The purpose of the Senate is to be a House of Review. In lay terms it means the Senate is the safety net for the Voters. When the Government of the day starts to frighten the Voters with extremist behaviour, they are our last line of defence. Yes, the current way it works has been corrupted somewhat by the “voting the Party line”, but it still gives some measure of protection.
We know it can do the job because it has irritated many Prime Ministers. From Gough, to Keating, to Howard, and especially Tony Abbott, all have been frustrated by not being able to crash through the House.
Interestingly, the only successful tactic that has defeated the Senate came from John Howard. To bring in the Never Ever Ever GST he had a serious problem with the Australian Democrats who until that point had appealed to the Public with the claim they would “Keep the bastards honest”.
Those who naively voted for them based on that mantra, me included, suddenly saw John Howard come up with the mysterious claim that he “had a mandate”. Apparently Australia had suddenly changed to a winner take all type of Democracy where Electoral promises meant nothing and that meant those of us not voting for the winner suddenly lost our representation in the Senate.
Quite amazingly the then Leader of the Democrats, Meg Lees, and her dodgy side kick who’s name I have forgotten, thought this made perfect sense and allowed the promised Never Ever Ever GST to be passed.
It may have made sense to the Aussie Democrats as they wallowed in leadership disarray, but the Voters were suffering no such confusion and that was effectively the death of a party who had strong ideals under Don Chipp, but lost the plot as time went by.
That was a straight failure of the Senate and it came about because you don’t always get the result you are looking for if you discover some politicians have hidden their weaknesses.

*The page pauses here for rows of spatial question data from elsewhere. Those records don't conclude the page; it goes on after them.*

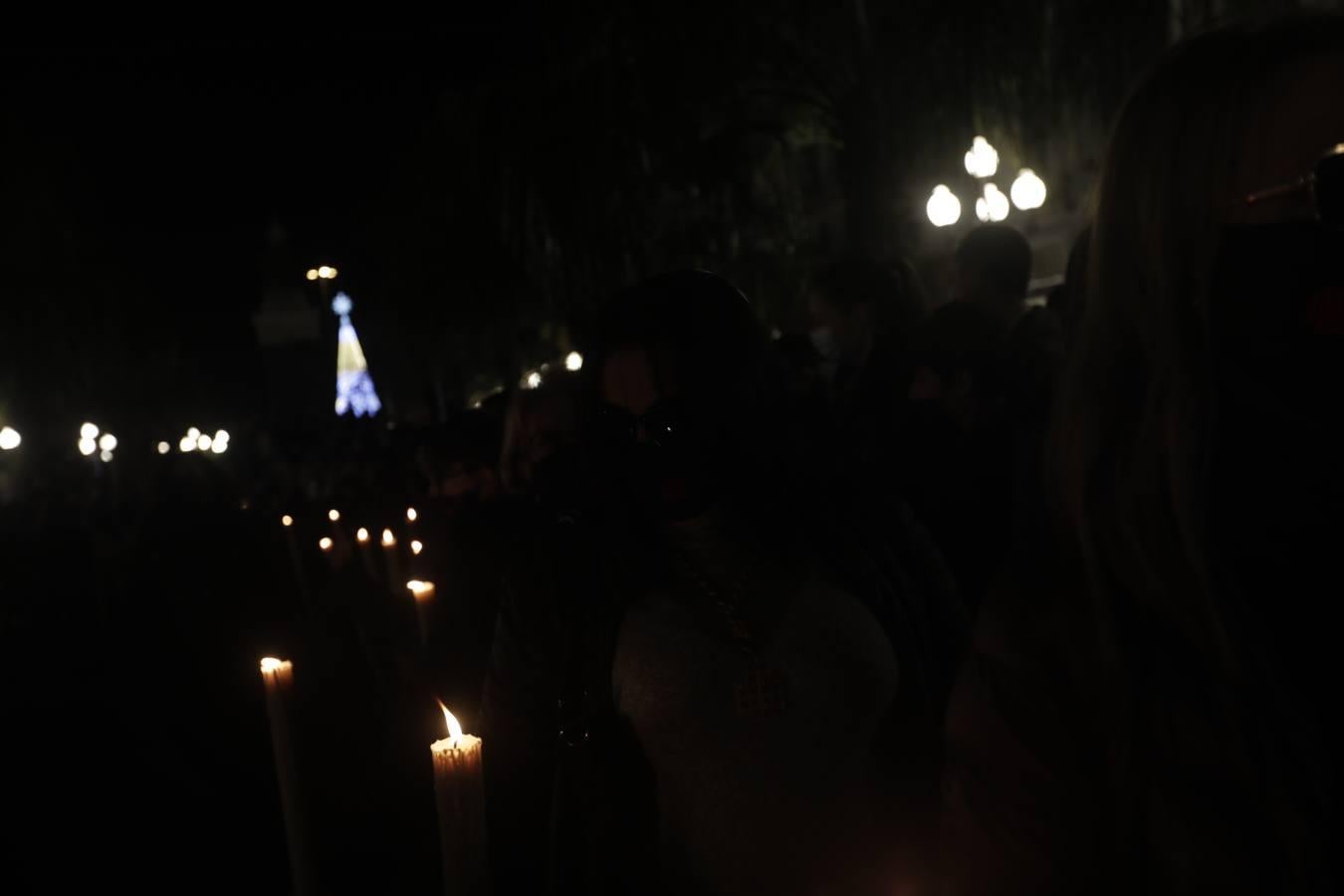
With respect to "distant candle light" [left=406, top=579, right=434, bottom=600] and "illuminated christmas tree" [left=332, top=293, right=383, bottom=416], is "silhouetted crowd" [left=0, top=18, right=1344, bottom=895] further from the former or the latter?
"illuminated christmas tree" [left=332, top=293, right=383, bottom=416]

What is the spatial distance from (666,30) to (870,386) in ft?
34.5

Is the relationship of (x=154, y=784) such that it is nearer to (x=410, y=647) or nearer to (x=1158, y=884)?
(x=410, y=647)

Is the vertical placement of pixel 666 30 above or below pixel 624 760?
above

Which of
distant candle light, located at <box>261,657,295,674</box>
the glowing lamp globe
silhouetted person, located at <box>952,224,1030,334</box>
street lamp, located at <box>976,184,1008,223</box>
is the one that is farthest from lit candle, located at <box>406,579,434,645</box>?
street lamp, located at <box>976,184,1008,223</box>

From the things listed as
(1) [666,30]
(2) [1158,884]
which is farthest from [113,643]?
(2) [1158,884]

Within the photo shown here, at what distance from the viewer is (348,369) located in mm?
49156

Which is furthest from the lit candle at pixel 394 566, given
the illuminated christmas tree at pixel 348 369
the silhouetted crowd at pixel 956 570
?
the illuminated christmas tree at pixel 348 369

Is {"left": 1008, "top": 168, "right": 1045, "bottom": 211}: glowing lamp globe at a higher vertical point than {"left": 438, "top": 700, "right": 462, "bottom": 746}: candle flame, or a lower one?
higher

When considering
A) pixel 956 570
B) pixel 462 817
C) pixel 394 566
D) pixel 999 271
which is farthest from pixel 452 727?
pixel 394 566

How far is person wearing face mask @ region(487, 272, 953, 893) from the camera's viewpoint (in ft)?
7.77

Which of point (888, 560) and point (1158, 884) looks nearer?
point (1158, 884)

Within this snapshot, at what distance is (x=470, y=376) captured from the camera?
134ft

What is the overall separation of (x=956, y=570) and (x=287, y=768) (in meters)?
1.93

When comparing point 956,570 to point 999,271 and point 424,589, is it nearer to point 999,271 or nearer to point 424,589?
point 999,271
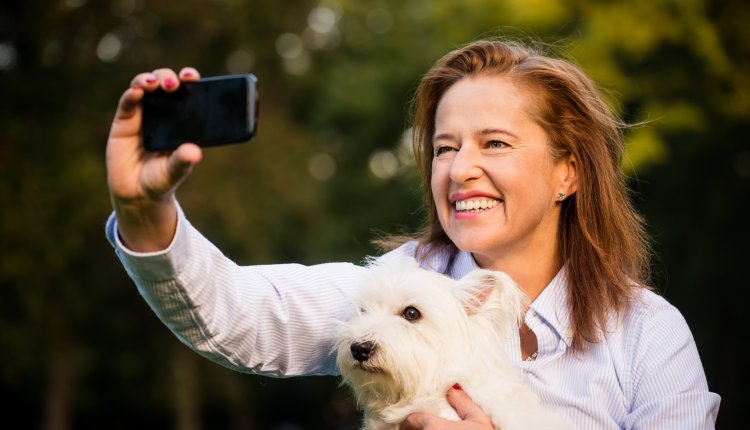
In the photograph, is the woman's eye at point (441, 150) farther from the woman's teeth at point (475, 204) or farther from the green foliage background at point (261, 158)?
the green foliage background at point (261, 158)

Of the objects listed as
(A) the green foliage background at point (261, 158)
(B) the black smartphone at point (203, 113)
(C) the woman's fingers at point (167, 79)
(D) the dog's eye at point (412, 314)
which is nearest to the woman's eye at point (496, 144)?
(D) the dog's eye at point (412, 314)

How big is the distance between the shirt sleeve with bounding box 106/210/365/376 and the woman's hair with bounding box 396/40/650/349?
791mm

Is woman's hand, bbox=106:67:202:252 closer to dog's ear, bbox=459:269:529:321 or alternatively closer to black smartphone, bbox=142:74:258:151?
black smartphone, bbox=142:74:258:151

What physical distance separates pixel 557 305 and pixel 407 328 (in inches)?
24.7

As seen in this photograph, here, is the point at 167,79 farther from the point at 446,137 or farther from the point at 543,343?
the point at 543,343

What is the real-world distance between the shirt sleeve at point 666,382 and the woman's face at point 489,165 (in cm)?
65

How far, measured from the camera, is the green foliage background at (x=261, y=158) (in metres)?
16.4

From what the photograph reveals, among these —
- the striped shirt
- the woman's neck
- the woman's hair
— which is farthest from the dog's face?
the woman's hair

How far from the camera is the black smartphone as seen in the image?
230 centimetres

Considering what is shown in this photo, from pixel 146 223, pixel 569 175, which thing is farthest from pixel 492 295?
pixel 146 223

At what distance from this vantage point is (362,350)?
3.55 metres

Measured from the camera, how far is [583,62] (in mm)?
16047

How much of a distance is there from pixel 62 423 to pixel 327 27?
49.7 ft

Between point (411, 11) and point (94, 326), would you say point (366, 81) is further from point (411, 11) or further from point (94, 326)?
point (94, 326)
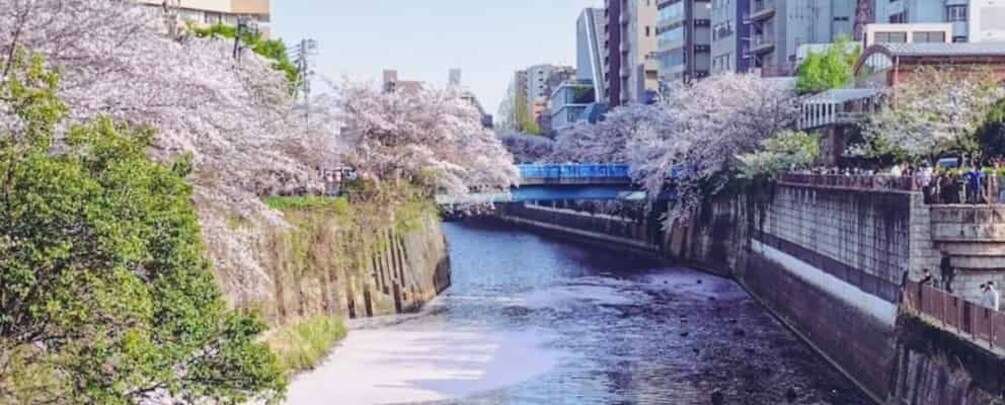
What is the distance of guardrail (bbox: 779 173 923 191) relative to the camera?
27969mm

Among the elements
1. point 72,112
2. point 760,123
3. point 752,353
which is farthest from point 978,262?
point 760,123

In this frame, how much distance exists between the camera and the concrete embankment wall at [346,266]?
37506 mm

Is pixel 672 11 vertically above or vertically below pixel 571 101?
above

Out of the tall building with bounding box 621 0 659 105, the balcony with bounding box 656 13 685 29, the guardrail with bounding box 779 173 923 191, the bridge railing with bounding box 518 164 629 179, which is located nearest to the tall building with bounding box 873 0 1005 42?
the bridge railing with bounding box 518 164 629 179

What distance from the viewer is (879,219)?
3011 centimetres

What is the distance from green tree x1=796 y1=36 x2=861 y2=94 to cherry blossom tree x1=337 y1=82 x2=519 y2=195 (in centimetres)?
1469

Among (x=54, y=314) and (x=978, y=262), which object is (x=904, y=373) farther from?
(x=54, y=314)

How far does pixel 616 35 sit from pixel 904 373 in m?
97.7

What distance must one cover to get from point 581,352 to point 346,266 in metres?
10.7

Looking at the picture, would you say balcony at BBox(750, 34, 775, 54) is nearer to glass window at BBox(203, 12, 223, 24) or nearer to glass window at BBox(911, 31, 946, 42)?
glass window at BBox(911, 31, 946, 42)

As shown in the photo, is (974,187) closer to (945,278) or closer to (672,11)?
(945,278)

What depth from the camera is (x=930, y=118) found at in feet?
131

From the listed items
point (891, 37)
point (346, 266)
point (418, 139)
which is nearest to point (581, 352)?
point (346, 266)

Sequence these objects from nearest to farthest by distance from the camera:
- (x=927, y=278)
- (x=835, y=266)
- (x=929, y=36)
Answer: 1. (x=927, y=278)
2. (x=835, y=266)
3. (x=929, y=36)
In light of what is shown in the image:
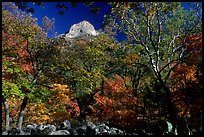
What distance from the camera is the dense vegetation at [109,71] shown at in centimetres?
1588

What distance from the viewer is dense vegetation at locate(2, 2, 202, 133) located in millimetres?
15875

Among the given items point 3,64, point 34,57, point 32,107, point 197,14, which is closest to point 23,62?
point 34,57

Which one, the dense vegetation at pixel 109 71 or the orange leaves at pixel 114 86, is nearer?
the dense vegetation at pixel 109 71

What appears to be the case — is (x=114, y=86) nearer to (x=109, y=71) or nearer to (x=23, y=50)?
(x=109, y=71)

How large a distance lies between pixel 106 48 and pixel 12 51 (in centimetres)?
1063

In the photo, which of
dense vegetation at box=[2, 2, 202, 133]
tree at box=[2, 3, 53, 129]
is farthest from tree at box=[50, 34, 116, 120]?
tree at box=[2, 3, 53, 129]

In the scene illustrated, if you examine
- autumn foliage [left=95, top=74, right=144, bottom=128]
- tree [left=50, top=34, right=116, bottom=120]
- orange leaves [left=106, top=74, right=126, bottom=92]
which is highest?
tree [left=50, top=34, right=116, bottom=120]

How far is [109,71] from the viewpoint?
26.6 metres

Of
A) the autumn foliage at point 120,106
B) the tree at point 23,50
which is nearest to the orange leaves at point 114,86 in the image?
the autumn foliage at point 120,106

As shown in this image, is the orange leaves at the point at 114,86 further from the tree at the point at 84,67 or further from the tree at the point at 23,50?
the tree at the point at 23,50

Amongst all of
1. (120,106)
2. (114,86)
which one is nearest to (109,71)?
(114,86)

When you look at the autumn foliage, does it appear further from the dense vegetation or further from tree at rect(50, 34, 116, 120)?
tree at rect(50, 34, 116, 120)

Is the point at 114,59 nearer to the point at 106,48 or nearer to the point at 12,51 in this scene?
the point at 106,48

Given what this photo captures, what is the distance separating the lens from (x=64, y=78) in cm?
2486
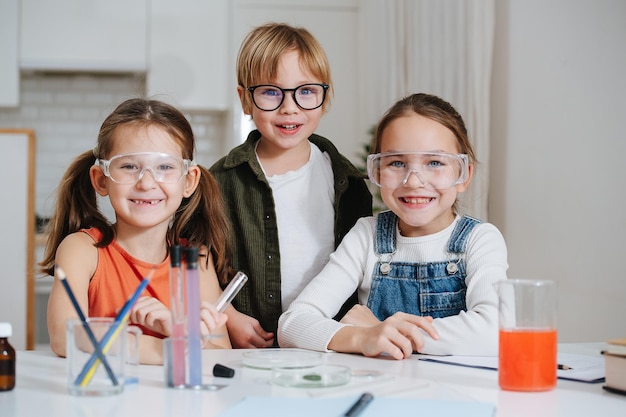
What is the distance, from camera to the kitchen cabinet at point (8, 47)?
468 centimetres

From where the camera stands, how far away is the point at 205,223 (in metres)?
2.11

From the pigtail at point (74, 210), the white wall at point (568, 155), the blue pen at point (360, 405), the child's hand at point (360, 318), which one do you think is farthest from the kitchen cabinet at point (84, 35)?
the blue pen at point (360, 405)

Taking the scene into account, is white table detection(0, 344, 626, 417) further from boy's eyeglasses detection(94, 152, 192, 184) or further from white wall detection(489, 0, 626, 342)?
white wall detection(489, 0, 626, 342)

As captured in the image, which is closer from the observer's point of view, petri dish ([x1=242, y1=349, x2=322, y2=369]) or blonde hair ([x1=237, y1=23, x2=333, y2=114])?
petri dish ([x1=242, y1=349, x2=322, y2=369])

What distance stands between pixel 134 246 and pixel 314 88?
2.06 feet

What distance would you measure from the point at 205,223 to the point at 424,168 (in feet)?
1.85

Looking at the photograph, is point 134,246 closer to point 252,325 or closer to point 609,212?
point 252,325

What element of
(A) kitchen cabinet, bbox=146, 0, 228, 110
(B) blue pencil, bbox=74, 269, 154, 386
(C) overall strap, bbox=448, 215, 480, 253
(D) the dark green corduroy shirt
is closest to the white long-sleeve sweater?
(C) overall strap, bbox=448, 215, 480, 253

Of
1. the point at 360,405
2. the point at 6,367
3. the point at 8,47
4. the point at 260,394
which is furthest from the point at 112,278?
the point at 8,47

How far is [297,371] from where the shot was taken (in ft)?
4.48

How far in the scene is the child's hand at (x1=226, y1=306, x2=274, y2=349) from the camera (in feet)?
6.96

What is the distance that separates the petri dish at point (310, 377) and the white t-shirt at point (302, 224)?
84 cm

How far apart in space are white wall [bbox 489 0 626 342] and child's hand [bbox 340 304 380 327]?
1527mm

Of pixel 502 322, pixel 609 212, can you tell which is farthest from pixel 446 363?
pixel 609 212
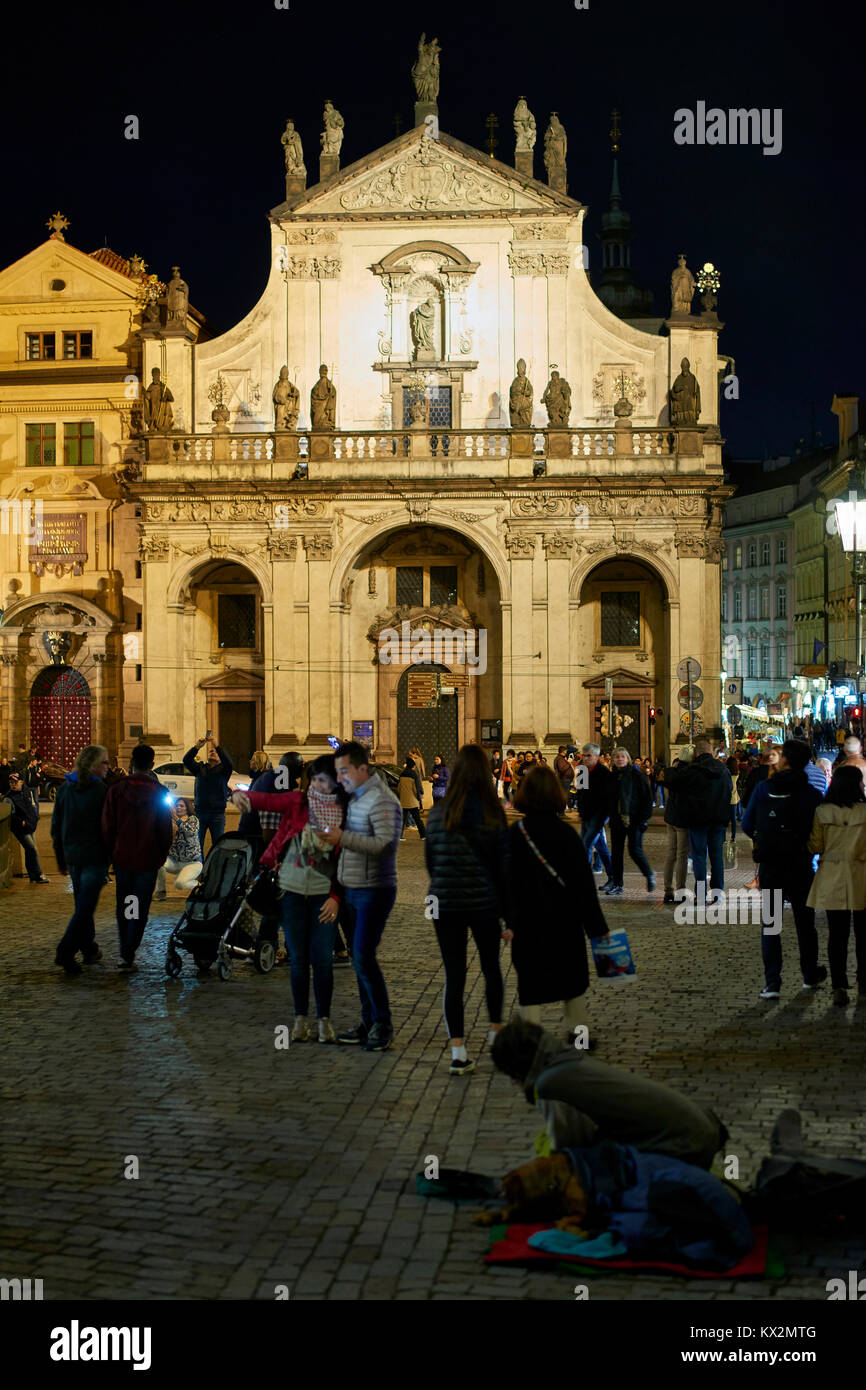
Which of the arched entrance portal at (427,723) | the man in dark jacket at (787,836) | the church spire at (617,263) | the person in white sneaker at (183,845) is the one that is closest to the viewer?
the man in dark jacket at (787,836)

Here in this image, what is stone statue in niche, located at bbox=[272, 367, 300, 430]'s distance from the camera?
126ft

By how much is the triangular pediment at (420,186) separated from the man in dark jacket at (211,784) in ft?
85.7

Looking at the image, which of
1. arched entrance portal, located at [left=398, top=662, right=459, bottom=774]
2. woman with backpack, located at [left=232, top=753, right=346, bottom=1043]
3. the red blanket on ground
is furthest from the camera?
arched entrance portal, located at [left=398, top=662, right=459, bottom=774]

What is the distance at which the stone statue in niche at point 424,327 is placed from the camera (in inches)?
1563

Sure, you get to punish them eventually, but a lot damage can be done in a 3 year period without effective opposition.
True to the Abbott aggressive style, his Government is going to try and hit the new kids in the House with the dismantling of the effective Carbon tax before they start finding their feet. It does make sense from a manipulative point of view even though it fails from the common sense test. Hit em hard and fast before they start reading the Science and realise what really needs to be done.
In a way it is the PM’s only option. When it comes to negotiation he is a walking disaster area. The crash through or crash style only works if you can bully your way through. Anything else has him giving ground and he can’t stand compromise even when other solutions are far better than his thought bubbles.
Watching Tony trying to form a Government when he notionally had an edge with the non-aligned members, then watching Julia Gillard give him a lesson in negotiation to pip him at the post, was an excellent example of how Tony Abbott negotiates. It isn’t in his skill set.
If the new Senators can withstand the opening salvo, they can make Tony Abbott’s life a misery and ultimately reshape the Liberal party with a Leadership change. That won’t be their intention, but it is a likely outcome when a Party Leader can’t handler the job.